Start with either a speedlight or a studio strobe and one good modifier.  Learn flash photography with that before you buy any more.  You can also make/repurpose modifiers from found materials, but you need to learn how to use flash, so that will be your priority.  Learn online or borrow a book.


----------



## ac12 (Sep 27, 2018)

The problem with CFL/continuous fluorescent lighting is that the light level is low.  So you have to shoot at slow shutter speeds and/or raise the ISO level.  This is OK for table top still life, but I personally would not use it for babies and kids.

Shooting with a shoe flash (ala Strobist) is IMHO a better low cost option.  But you have to previsualize the shadows, which is difficult to do when you are learning.  This is because a shoe flash does not have a modeling light, which the studio flashes do.  One big advantage of shoe flashes is that you can use them away from mains/AC power, so you can use them almost anywhere, and not have to deal with a LONG extension cord.

At the top of the food chain are the various types of studio flashes.

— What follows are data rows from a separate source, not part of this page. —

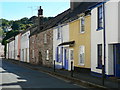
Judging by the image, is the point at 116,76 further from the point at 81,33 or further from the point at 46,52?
the point at 46,52

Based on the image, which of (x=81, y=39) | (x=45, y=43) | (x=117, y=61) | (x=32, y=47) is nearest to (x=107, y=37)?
(x=117, y=61)

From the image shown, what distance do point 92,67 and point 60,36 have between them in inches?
397

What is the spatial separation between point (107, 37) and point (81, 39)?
567cm

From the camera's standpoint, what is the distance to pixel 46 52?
33.5 meters

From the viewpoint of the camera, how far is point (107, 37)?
1597cm

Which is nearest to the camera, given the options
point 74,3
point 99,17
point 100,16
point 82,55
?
point 100,16

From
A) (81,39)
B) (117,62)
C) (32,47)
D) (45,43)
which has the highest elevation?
(45,43)

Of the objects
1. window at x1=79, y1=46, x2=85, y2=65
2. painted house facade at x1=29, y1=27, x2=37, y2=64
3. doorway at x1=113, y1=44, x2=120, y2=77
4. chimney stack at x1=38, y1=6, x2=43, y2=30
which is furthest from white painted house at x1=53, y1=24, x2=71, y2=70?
painted house facade at x1=29, y1=27, x2=37, y2=64

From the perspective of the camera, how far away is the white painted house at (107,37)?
15023 millimetres

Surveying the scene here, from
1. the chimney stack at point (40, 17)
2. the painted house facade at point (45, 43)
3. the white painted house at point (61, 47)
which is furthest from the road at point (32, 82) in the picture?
the chimney stack at point (40, 17)

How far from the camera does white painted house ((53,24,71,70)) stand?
25438 millimetres

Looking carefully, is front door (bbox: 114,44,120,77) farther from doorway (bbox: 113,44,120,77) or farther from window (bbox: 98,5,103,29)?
window (bbox: 98,5,103,29)

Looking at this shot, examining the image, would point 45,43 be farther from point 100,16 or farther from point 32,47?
point 100,16

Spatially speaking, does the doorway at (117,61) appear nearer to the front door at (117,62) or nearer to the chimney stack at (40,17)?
the front door at (117,62)
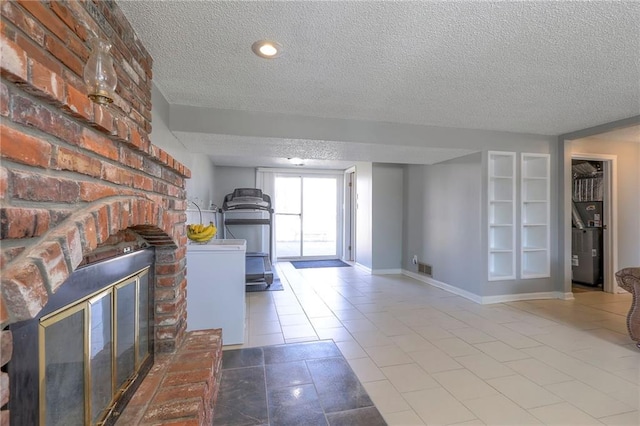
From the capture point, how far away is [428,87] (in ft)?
7.92

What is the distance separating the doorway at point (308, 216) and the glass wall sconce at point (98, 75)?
5.96 metres

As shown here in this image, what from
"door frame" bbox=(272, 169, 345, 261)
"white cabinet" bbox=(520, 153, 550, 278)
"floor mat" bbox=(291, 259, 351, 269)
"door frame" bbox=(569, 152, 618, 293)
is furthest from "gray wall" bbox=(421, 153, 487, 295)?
"door frame" bbox=(272, 169, 345, 261)

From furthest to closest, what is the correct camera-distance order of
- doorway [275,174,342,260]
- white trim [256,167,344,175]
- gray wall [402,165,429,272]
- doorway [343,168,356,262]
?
doorway [275,174,342,260], doorway [343,168,356,262], white trim [256,167,344,175], gray wall [402,165,429,272]

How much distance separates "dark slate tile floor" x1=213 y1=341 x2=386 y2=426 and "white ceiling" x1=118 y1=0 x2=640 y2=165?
6.98ft

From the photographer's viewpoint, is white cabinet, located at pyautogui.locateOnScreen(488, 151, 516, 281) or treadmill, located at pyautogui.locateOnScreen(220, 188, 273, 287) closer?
white cabinet, located at pyautogui.locateOnScreen(488, 151, 516, 281)

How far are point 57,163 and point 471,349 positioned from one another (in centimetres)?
288

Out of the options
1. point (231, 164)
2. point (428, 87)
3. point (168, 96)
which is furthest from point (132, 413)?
point (231, 164)

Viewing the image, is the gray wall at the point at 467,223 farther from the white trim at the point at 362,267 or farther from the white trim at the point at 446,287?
the white trim at the point at 362,267

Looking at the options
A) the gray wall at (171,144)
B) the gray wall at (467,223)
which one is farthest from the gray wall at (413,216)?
the gray wall at (171,144)

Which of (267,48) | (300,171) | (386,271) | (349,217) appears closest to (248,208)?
(300,171)

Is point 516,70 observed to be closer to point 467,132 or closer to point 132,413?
point 467,132

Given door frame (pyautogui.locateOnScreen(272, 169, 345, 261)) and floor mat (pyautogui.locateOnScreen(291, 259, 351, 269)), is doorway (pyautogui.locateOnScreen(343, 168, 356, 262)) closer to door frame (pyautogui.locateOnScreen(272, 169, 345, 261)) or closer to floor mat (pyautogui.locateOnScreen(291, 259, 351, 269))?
door frame (pyautogui.locateOnScreen(272, 169, 345, 261))

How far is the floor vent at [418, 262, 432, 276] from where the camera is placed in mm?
4801

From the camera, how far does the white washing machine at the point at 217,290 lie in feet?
8.41
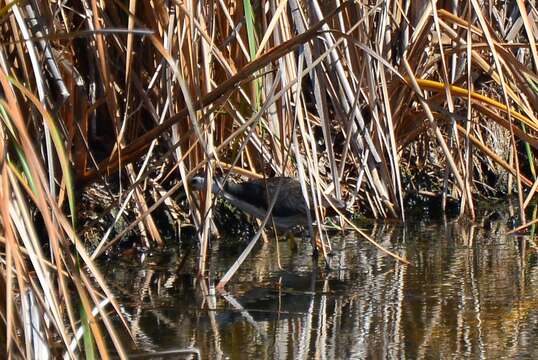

BTW, an open window is a great source of light.


----------



## WayneF (Oct 1, 2018)

+1, continuous light will always be weak. But a digital camera can get by without modeling lights. They just have to look at a test shot (or two or three) and see and decide how to improve the lighting. Which surely is great experience too, since newbies tend not to know to look and actually "see" the facial shadows, nor have any clue that they can affect and control them.


----------